Avoid the following if at all possible, and your life will be better for it.

The Strokes, Comedown Machine (RCA) [1/2 star on the four-star scale]

Early in the new millennium, after the sorry post-alternative depression of rap-rock and teen-pop, the two bands that offered hope of rock resurgence were the White Stripes and the Strokes. Now, more than a decade later, the contrast could not be more striking between how many consistently rewarding variations Jack White has given of us his basic garage-blues formula and how frustrated Julian Casablancas and his old friends have been in offering any worthwhile expansion of the core Velvet Underground subway-train assault of Is This It. That group barely is recognizable here; these imposters instead give us a bad parody of a bad Strokes album, diluted with lame falsetto vocals, the cheesiest sort of synths, and melodies knicked from a-ha.

Justin Timberlake, The 20/20 Experience (RCA) [1.5 stars]

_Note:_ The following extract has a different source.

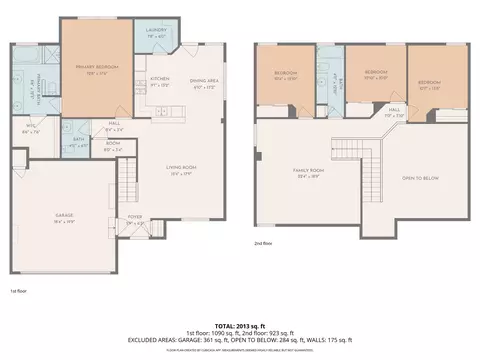 Floorplan - 397 Limerick Rd, Buda, TX 78610 photo 3 of 3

On his eagerly awaited third album, one we feared we’d never get as he fell into the embrace of Hollywood movies and billionaire business ventures, JT drops the ball in a big way, betraying the promise of his first two solo albums and their fresh yet familiar take on pop/R&B in favor of endlessly long, relentlessly lugubrious, and startlingly joyless jams that I think were intended to evoke D’Angelo’s classic Voodoo (but in an incongruous major key) but which Greg Kot says are supposed to be Frank Ocean’s Channel Orange (but not nearly as inventive). Either way, the charm is muted and Timberlake not only fails to bring sexy back, he comes dangerously close to boring us to tears. Plus, the lyrics suck. (I gave this one a “burn it” on the radio show, just because you know you have to at least sample its sounds to remain au courant, but on further consideration, so ubiquitous is the marketing hype, you’ll get all the exposure you need without even trying to.)

David Bowie, The Next Day (Columbia) [1 star]

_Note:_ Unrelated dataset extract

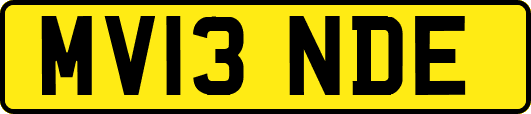 MV13NDE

As noted more than once in various critiques of the Thin White Duke, I never have been wooed by his chameleon-like ch-ch-ch-changes, which is to say his career-long plundering and dilution of underground innovations for easy consumption by the arena-rock mainstream. The Rise and Fall of Ziggy Stardust and the Spiders from Mars, the so-called Berlin Trilogy (which includes Heroes, the cover of which is artlessly détourned here), and the Changesonebowie best-of really are the only albums you need to own. This album, regardless of all the genuflecting from a worshipful rock press thrilled to have him “stepping out of retirement,” finds Bowie the Imitator imitating Bowie’s early imitations, which is… what? Faux, phony, and fallow at least twice over.

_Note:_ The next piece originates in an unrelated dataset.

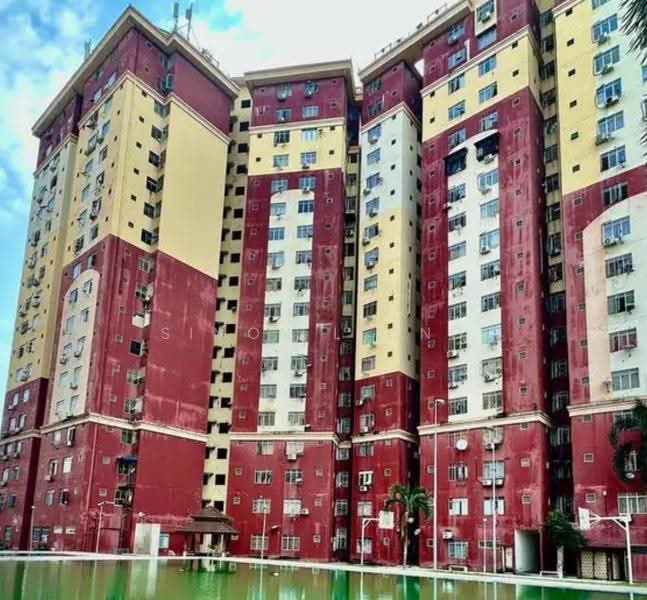 Apartment for Sale at Mentari Court - Simon Leong - Exterior - PropertyGuru.com.my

Nick Cave and the Bad Seeds, Push the Sky Away (Bad Seed Ltd.) [1.5 stars]

Cliché or no, there really is a first time for everything, including a disappointing album from a renaissance man who previously has never let me so far down in any incarnation—Birthday Party, Bad Seeds, or Grinderman—that I would categorically say, “Just skip this one.” Yet whether Grinderman has drained him of all aggression, or the departure of longtime sideman Mick Harvey led him down the wrong path of all this electronics dabbling, or he’s finally just slowing down at age 55, these nine tracks are boring and monotonous in a way Cave never has been before, and even his usually brilliant wordplay and sarcastic sense of humor falls flat on this disc’s designated Dylanesque epic “Higgs Boson Blues,” which somehow manages to name-check the god particle, Robert Johnson, and Hannah Montana.